Short task.
Print the items below, unchanged, from the line with "Which member of" through the end, both ends included.

─── Supplied material

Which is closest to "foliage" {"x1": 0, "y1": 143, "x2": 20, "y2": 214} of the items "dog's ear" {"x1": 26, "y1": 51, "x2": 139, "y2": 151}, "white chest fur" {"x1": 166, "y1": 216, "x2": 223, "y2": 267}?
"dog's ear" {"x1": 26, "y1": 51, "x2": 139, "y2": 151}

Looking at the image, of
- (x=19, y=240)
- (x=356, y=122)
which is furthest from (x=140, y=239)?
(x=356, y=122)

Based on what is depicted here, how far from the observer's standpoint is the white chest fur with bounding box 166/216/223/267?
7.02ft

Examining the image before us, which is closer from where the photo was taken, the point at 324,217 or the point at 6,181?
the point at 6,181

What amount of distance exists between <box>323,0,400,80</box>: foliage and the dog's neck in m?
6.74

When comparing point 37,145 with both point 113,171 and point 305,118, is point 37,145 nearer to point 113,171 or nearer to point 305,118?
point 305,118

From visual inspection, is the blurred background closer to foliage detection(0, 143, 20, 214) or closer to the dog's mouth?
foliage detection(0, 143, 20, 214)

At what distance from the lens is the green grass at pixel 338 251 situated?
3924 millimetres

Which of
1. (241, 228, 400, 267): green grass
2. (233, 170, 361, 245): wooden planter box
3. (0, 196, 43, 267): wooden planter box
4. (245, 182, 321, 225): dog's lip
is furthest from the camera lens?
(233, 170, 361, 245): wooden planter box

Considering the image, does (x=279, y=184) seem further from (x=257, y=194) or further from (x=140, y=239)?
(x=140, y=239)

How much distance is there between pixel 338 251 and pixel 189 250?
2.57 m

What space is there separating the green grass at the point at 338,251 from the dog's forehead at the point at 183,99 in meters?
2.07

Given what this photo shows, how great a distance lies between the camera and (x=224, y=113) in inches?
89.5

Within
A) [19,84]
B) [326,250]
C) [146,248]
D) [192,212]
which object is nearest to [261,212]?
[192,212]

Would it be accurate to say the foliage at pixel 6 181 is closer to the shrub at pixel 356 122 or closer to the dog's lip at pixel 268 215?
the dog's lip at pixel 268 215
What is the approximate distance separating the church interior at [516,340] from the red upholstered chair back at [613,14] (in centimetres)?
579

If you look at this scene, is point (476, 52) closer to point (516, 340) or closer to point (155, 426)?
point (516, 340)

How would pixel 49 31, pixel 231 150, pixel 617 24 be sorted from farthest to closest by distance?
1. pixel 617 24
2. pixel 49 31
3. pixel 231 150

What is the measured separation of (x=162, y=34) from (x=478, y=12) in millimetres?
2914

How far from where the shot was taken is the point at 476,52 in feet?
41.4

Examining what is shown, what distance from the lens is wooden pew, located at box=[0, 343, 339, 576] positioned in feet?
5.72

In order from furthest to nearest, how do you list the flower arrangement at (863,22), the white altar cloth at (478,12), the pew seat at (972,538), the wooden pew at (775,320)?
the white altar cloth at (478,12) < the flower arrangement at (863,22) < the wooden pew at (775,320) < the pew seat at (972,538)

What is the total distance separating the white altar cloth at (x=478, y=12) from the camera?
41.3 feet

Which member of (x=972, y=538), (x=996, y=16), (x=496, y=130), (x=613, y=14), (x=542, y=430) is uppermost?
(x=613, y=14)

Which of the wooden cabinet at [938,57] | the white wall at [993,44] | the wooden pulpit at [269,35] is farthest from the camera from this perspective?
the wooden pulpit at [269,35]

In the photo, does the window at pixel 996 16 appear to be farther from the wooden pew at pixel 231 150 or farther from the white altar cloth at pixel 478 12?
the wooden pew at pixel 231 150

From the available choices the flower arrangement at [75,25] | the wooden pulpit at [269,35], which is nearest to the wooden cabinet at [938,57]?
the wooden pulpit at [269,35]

──────

Correct result.
Which member of (x=972, y=538), (x=996, y=16), (x=496, y=130), (x=613, y=14), (x=542, y=430) is uppermost?
(x=613, y=14)

Which of the wooden cabinet at [938,57] | the white wall at [993,44] | the wooden pulpit at [269,35] is farthest from the camera from this perspective?
the wooden pulpit at [269,35]

In the photo, does the window at pixel 996 16 appear to be farther from the wooden pew at pixel 231 150 or farther from the white altar cloth at pixel 478 12?
the wooden pew at pixel 231 150

From the available choices the flower arrangement at [75,25] | the wooden pulpit at [269,35], which is nearest to the wooden cabinet at [938,57]?
the wooden pulpit at [269,35]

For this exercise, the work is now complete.